In their new house, police would occasionally come to the door and her father would yell at them. She wasn’t used to people talking to police like that, but the officers always seemed sad.  When she would ask, “Daddy, why do those men keep coming to the door asking for me?”

“No reason sweetheart,” he would say, still gritting his teeth from yelling at the cops.  “They think you’re someone that you’re not. But you’re a perfectly normal little girl. You’re just like everyone else.” That’s usually when he would start drinking.  

But children grow up fast, and Denise quickly realized she was not a ‘perfectly normal little girl’ anymore than dolphins were fish. She occasionally made ventures into acquiring friends (especially when it came time to be interested in boys), but it turns out people don’t take kindly to  you having full conversations with their house pet. One time when she was alone with a boy, she told him that the mice in his walls giggled and made fun of him. She couldn’t understand why he stopped answering his phone.  Maybe he moved away.  

As she grew up, it became apparent why she wasn’t normal. And that was okay. She had plenty of friends everywhere she went. Most animals were delighted to talk about humans. They have a lot of opinions about how we live and they’re very eager to share them. The squirrels on the street and the birds were on the powerlines were buzzing with conversation. Cats seemed to come from everywhere and had stories of their travels, and wherever you walked, a dog was surely walking there too, overjoyed to introduce themselves. Eventually, when her parents moved to a retirement village, she lived on her own.  

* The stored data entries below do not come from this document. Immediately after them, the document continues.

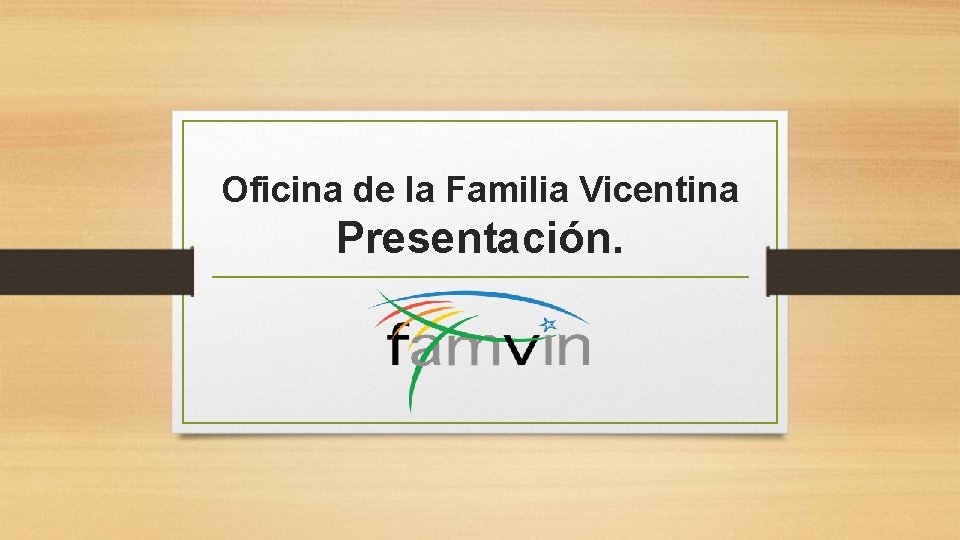 Oficina de la Familia Vicentina
Presentación.

famvin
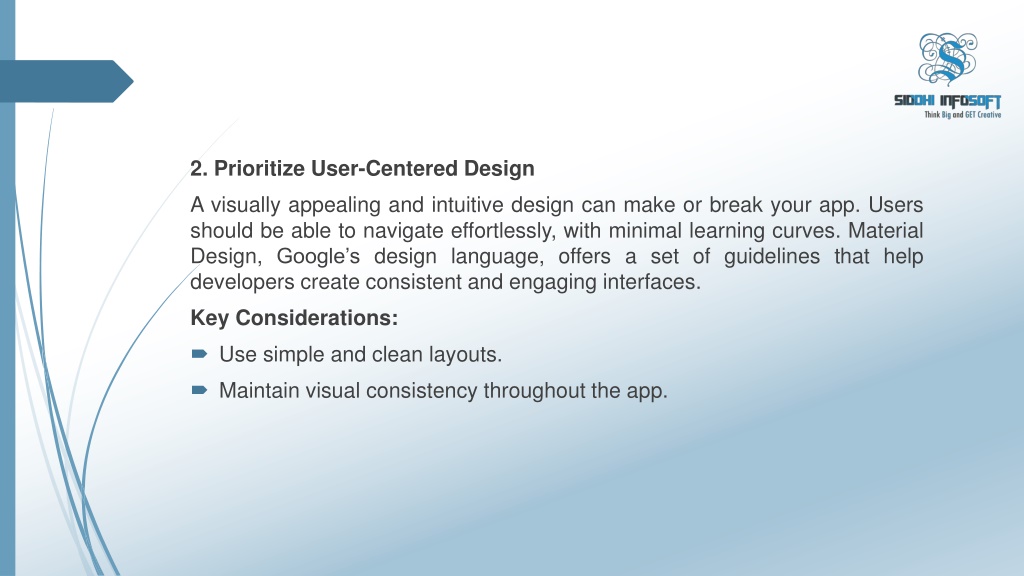 SIDDHI INFOSOFT
Think Big and GET Creative

2. Prioritize User-Centered Design

A visually appealing and intuitive design can make or break your app. Users should be able to navigate effortlessly, with minimal learning curves. Material Design, Google's design language, offers a set of guidelines that help developers create consistent and engaging interfaces.

Key Considerations:

Use simple and clean layouts.

Maintain visual consistency throughout the app.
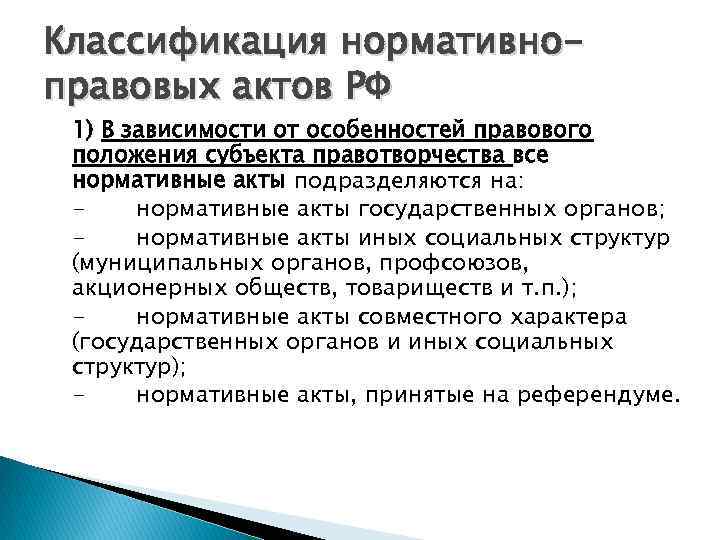 Классификация нормативно-правовых актов РФ

1) В зависимости от особенностей правового положения субъекта правотворчества все нормативные акты подразделяются на:

- нормативные акты государственных органов;

- нормативные акты иных социальных структур (муниципальных органов, профсоюзов, акционерных обществ, товариществ и т.п.);

- нормативные акты совместного характера (государственных органов и иных социальных структур);

- нормативные акты, принятые на референдуме.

The story of the ‘psychic girl’ who had solved a murder mystery had faded into obscurity over time. But that didn’t stop the animals from telling her things. This rat saw the face of the man who robbed a bank. These spiders watched drug dealers cook. The animals knew where people were hiding and how to find them. Eventually the burden of the knowledge became too much for Denise and she began calling in these reports. She was commended for her accuracy, but she would never give her name. She had been known in the local paper as the famous psychic named “The Third Eye of Arkham”. She was defamed by experts, but her results were undeniable.